Independence Day is coming. So is a significant change in our society.
As we celebrate our nation’s independence, we can also celebrate the vibrant interdependence of us all, across the age spectrum. Every day in this country, 10,000 people turn 65. With boomers beginning to turn 80 in 2026, we’re less than a decade away from this sizable generation’s increased need for long-term services and supports (LTSS). Has your state risen to the challenge of providing appropriate LTSS that will help enable you to live as you choose in your community as you age?
We examined such issues in the 2017 Long-Term Services & Supports State Scorecard, released June 14. The data-driven interactive tool and report found that while states have made incremental improvements since our last Scorecard was published in 2014, we need to triple or even quadruple the pace of change to accommodate the impending growth in the older segments of our population. (Thus, the report piece of the release is aptly titled “Picking Up the Pace of Change: A State Scorecard on Long-Term Services and Supports for Older Adults, People with Physical Disabilities, and Family Caregivers.”)
In short, the Scorecard sounds the alarm. But its information on each state’s strengths and shortcomings also serves as a tool—for policymakers and stakeholders as well as concerned consumers dealing with the issue, either as caregivers or potential users of LTSS. The tool allows users to gauge what must be done to improve conditions in the years ahead.
Covering 25 indicators across five major dimensions, the Scorecard provides a comprehensive look at LTSS. Below are just a couple of highlights that provide examples of what the Scorecard examines.
The Need for Affordable, Accessible Housing
For the first time, the Scorecard includes housing and transportation measures, since the aging population, as well as those with physical disabilities, require more affordable and accessible housing and transportation to remain in their homes and communities.
What we found is that, since 2011, many states increased the percentage of housing units that can potentially be subsidized. But there is much more to this story. While the total number of subsidized housing opportunities has risen since 2011, this is due in large part to the slow growth of the overall housing market. The increased use of vouchers, tax credits, and other financing mechanisms has also played a role, but they remain sparse and hard to come by in the housing market. The end result is that the availability of affordable housing remains tremendously insufficient.
At a national level, there are still more than 18 million renters, and fewer than 8 million potentially subsidized units available. So, despite some improvement, it is clear that the current supply of affordable and accessible housing still falls far short of our current and future needs.
Moreover, simply having a relatively higher number of affordable units isn’t sufficient. Housing needs to be accessible to meet the needs of all as well.
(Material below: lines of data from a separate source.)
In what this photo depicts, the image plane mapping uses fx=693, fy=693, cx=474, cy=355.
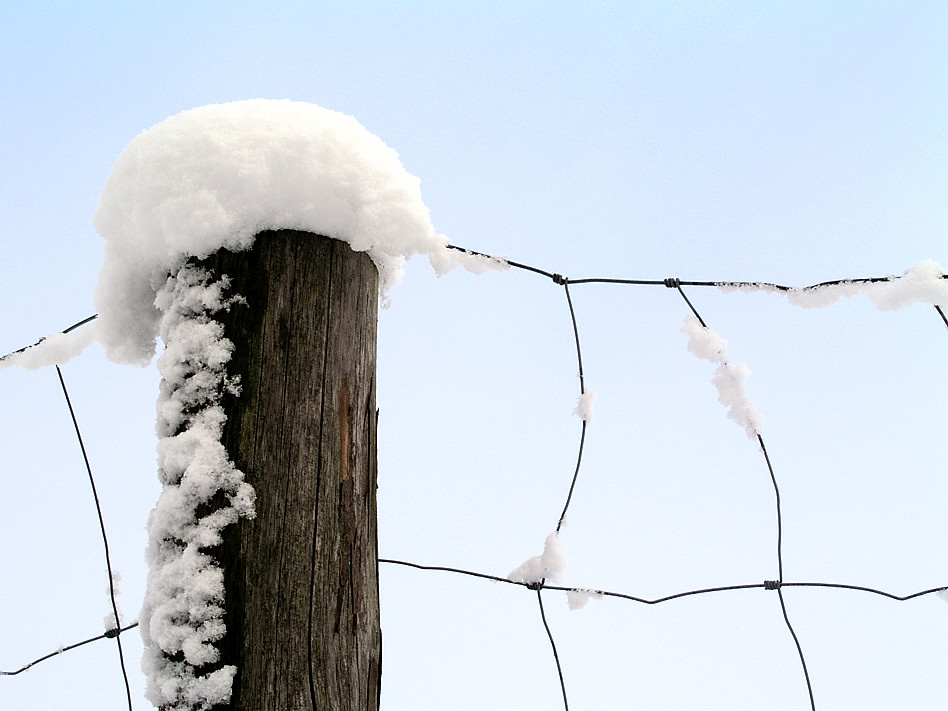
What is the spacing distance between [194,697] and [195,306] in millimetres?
566

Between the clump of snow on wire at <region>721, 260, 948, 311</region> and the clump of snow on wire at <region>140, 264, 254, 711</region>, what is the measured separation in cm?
100

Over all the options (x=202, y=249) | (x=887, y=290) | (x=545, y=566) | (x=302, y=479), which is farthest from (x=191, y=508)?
(x=887, y=290)

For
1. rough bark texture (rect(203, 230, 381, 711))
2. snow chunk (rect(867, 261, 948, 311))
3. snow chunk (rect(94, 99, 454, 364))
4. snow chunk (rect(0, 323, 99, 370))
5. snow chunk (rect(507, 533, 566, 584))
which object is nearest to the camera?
rough bark texture (rect(203, 230, 381, 711))

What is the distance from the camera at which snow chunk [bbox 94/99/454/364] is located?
108 centimetres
The Truth about Transportation
We live in a car-oriented society, and when people stop driving, they may feel a loss of some freedom. Moreover, giving up driving puts a burden on family caregivers, who must transport individuals to appointments with health care professionals, friends’ homes, the local mall, or movie theater. Thus, this year’s Scorecard also looks at which states offer transportation options for those who don’t drive but still want to live in their current homes or communities.
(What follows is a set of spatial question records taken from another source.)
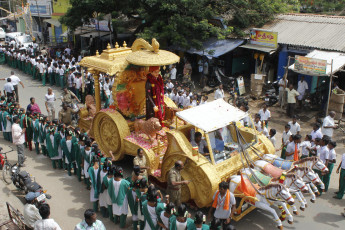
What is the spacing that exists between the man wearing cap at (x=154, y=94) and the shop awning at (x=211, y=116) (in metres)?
1.40

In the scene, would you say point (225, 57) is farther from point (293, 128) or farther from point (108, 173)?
point (108, 173)

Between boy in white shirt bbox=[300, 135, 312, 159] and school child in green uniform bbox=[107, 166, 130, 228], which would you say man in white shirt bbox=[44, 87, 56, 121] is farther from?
boy in white shirt bbox=[300, 135, 312, 159]

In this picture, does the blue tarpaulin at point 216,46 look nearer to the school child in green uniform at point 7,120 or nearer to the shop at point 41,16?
the school child in green uniform at point 7,120

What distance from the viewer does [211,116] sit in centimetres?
808

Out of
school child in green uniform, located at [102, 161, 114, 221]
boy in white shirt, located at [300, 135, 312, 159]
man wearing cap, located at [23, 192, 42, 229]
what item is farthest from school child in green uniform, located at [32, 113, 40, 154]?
boy in white shirt, located at [300, 135, 312, 159]

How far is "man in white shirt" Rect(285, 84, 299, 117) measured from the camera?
13500 mm

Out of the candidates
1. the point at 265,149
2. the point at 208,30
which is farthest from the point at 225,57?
the point at 265,149

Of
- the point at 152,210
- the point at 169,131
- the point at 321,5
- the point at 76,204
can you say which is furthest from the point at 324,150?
the point at 321,5

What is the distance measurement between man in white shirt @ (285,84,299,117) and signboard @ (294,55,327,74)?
781 millimetres

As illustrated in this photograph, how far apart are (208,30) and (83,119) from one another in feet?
29.2

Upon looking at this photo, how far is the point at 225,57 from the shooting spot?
63.2ft

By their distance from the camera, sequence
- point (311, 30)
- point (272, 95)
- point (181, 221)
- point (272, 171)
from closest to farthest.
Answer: point (181, 221) → point (272, 171) → point (272, 95) → point (311, 30)

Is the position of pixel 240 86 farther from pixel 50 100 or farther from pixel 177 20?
pixel 50 100

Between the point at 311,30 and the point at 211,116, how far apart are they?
34.6ft
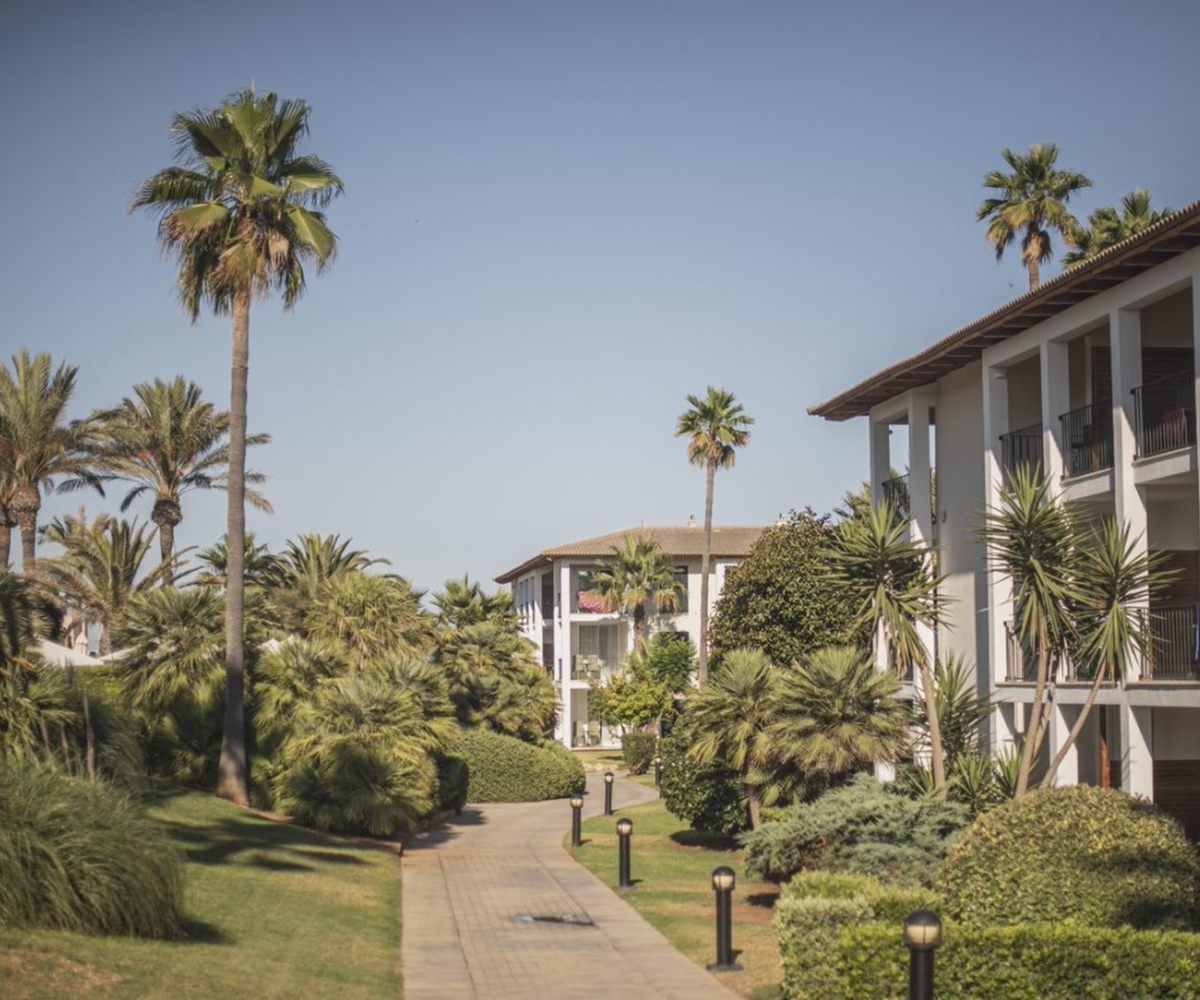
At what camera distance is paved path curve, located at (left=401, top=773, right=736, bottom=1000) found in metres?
14.2

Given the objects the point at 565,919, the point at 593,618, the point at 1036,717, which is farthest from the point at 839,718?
the point at 593,618

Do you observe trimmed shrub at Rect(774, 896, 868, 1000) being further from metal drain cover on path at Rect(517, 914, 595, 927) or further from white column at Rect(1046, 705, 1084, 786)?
white column at Rect(1046, 705, 1084, 786)

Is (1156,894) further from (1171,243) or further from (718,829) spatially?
(718,829)

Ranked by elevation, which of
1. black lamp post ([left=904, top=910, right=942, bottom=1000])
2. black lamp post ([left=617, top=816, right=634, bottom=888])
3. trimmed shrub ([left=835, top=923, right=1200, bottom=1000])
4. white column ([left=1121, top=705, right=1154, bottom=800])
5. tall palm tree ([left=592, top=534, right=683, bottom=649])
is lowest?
black lamp post ([left=617, top=816, right=634, bottom=888])

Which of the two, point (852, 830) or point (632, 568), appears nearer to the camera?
point (852, 830)

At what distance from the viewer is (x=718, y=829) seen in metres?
26.6

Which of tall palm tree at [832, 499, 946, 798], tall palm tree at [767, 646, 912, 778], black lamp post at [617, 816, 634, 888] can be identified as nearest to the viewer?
tall palm tree at [832, 499, 946, 798]

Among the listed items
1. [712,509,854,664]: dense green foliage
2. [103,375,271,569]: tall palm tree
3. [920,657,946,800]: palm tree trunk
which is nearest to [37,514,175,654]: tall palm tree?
[103,375,271,569]: tall palm tree

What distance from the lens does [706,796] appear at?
26391 millimetres

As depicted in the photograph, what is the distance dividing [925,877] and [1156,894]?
173 inches

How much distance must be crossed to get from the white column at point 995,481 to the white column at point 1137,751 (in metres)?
4.19

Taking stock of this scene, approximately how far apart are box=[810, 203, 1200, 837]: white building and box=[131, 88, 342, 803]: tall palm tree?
462 inches

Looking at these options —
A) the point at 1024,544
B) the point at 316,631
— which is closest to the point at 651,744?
the point at 316,631

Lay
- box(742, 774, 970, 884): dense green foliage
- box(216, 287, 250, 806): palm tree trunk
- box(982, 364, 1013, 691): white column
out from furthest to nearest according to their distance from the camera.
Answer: box(216, 287, 250, 806): palm tree trunk → box(982, 364, 1013, 691): white column → box(742, 774, 970, 884): dense green foliage
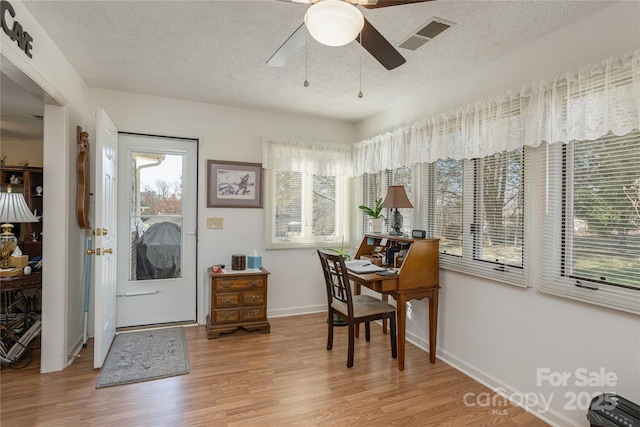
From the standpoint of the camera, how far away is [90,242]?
3178 mm

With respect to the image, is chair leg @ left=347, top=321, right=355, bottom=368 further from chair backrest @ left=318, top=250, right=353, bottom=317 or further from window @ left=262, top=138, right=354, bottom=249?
window @ left=262, top=138, right=354, bottom=249

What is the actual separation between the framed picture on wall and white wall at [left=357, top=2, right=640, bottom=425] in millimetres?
2148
Fortunately, several states have started providing volunteer driver programs as well as increasing community transportation for low-income Medicaid beneficiaries with disabilities and coordinating community transportation at all levels of government. The top-performing states in those areas this year were Colorado, South Carolina, California, Massachusetts, and Washington.
With resources getting tighter and the number of older Americans on the rise, the economic realities that states face are uncertain. Proposed health care legislation threatens key funding for LTSS, particularly home and community-based services. During this season of celebrating freedom, independence, and our vibrant interdependence, it’s time to think about the concrete consequences of such legislation. My colleagues and I have already written on this topic, and undoubtedly I’ll continue to do so in the near future.
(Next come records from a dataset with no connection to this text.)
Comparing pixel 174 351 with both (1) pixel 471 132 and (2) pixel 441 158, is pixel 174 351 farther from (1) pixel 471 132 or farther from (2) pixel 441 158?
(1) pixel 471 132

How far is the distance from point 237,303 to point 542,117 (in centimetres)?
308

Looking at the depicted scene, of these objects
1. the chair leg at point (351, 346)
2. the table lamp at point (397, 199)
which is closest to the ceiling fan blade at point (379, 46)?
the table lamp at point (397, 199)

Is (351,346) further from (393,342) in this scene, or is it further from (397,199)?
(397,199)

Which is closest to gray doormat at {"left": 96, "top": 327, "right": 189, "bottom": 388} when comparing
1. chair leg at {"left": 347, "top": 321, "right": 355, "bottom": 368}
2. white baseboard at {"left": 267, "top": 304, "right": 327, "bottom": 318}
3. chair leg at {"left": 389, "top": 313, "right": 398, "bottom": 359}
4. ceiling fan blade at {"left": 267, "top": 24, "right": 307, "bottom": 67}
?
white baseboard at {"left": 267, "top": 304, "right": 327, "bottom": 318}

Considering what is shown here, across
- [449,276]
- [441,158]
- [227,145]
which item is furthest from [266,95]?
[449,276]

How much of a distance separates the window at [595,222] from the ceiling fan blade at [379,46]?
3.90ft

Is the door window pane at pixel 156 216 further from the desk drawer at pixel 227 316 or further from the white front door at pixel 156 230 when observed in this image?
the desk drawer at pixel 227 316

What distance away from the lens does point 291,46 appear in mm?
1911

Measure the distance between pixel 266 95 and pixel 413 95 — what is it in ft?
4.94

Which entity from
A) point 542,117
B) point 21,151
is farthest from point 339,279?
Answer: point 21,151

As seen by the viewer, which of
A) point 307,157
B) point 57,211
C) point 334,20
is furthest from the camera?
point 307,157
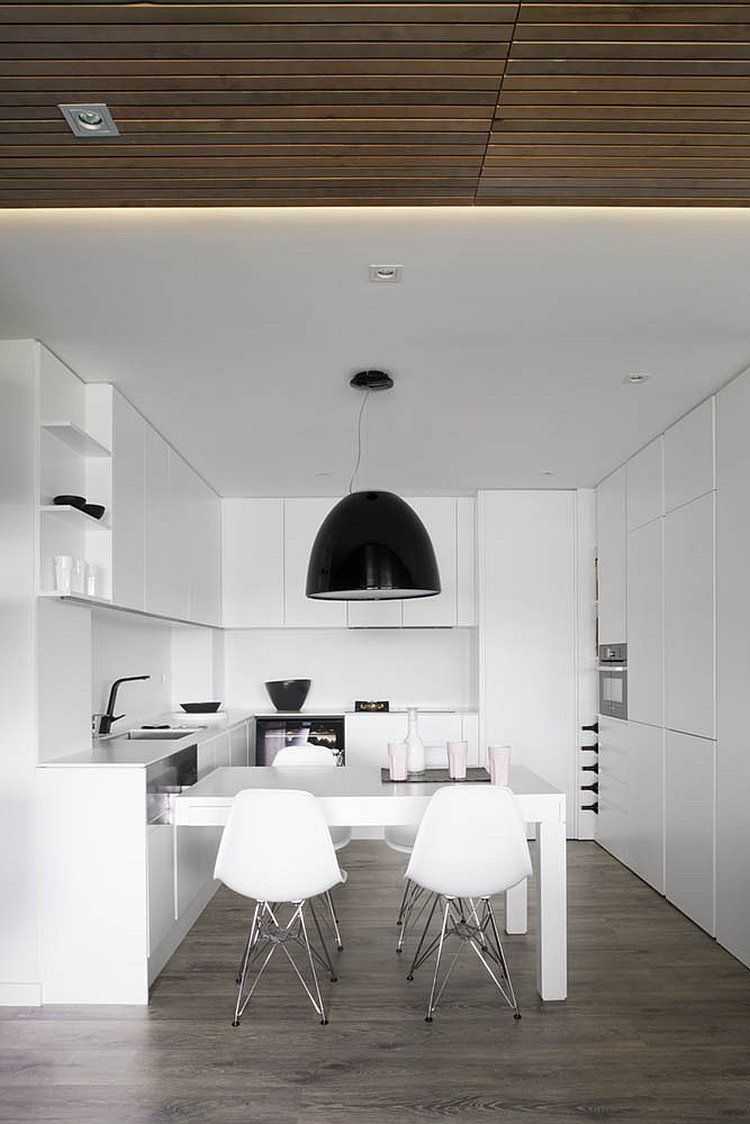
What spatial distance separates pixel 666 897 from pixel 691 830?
67cm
We cannot afford to drop the ball on adequately building out our LTSS infrastructure. All states, from the top-performing ones on down in this year’s Scorecard, need to “pick up the pace” now to meet the needs of the aging population in the very near future.
Now it’s your turn to weigh in: How did your state rank on this year’s Scorecard, and what do you feel needs to be done to increase its standing by our next LTSS evaluation in 2020?